--- Start of SOURCE TEXT ---

Estate of EckstromAnnotate this Case
Estate of THOMAS F. ECKSTROM, Deceased. MARIE E. ECKSTROM, et al., Appellants, v. CITIZENS NATIONAL TRUST AND SAVINGS BANK OF LOS ANGELES (a National Banking Association), as Executor, etc., Respondent.
Larwill & Wolfe and Charles W. Wolfe for Appellants.
Cosgrove, Cramer, Diether & Rindge and J. D. Barnum, Jr., for Respondent.
This is an appeal from a nunc pro tunc order purporting to correct a decree of distribution in a decedent's estate. [54 Cal. 2d 542]
On December 15, 1955, the Citizens National Trust and Savings, Bank, as the executor of the Estate of Thomas F. Eckstrom, deceased, filed in probate proceedings its petition for distribution of the assets of the estate. By the petition the executor requested that an undivided one-third of the estate be distributed to each of three distributees, they being the two appellants herein and the aforesaid Citizens National Trust and Savings Bank as trustee of an inter vivos trust, respondent herein. It was further petitioned that certain amounts be deducted from each share for federal estate taxes. After hearing the petition the court ordered the executor to prepare the decree of distribution and to submit it to the appellants' attorneys for their approval. It was so prepared, approved and signed by the court after the further approval of the probate commissioner. It was entered on January 17, 1956, and has long since become final.

--- End of SOURCE TEXT ---

• **WHAT YOU WILL DO**:
Copy the passage of the Eckstrom estate case that begins at the words "Estate of EckstromAnnotate" and stops after the words "Wolfe for Appellants.". Rely only on the Eckstrom estate case above.

--- Start of DATASET CONTENT ---

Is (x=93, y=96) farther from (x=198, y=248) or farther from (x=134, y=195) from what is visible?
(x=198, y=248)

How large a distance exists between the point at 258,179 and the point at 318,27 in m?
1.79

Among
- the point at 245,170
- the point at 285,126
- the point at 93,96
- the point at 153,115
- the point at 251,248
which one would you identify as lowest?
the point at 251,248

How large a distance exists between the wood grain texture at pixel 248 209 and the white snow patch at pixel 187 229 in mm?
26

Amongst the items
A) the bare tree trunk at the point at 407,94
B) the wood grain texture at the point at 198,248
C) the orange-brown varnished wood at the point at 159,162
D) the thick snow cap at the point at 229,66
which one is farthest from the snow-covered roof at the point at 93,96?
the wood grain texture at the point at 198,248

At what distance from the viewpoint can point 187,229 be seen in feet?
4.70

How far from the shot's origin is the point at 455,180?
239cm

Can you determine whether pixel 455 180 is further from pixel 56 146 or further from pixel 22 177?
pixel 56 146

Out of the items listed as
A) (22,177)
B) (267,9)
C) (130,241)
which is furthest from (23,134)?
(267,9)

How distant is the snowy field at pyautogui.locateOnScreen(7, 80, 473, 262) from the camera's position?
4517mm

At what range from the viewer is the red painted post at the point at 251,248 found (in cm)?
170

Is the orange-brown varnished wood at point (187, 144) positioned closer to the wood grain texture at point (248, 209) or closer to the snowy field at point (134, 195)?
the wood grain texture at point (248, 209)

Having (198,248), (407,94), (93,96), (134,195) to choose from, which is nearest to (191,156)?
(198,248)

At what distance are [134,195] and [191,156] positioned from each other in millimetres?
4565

--- End of DATASET CONTENT ---

• **RESPONSE TO THIS EXERCISE**:
Estate of EckstromAnnotate this Case
Estate of THOMAS F. ECKSTROM, Deceased. MARIE E. ECKSTROM, et al., Appellants, v. CITIZENS NATIONAL TRUST AND SAVINGS BANK OF LOS ANGELES (a National Banking Association), as Executor, etc., Respondent.
Larwill & Wolfe and Charles W. Wolfe for Appellants.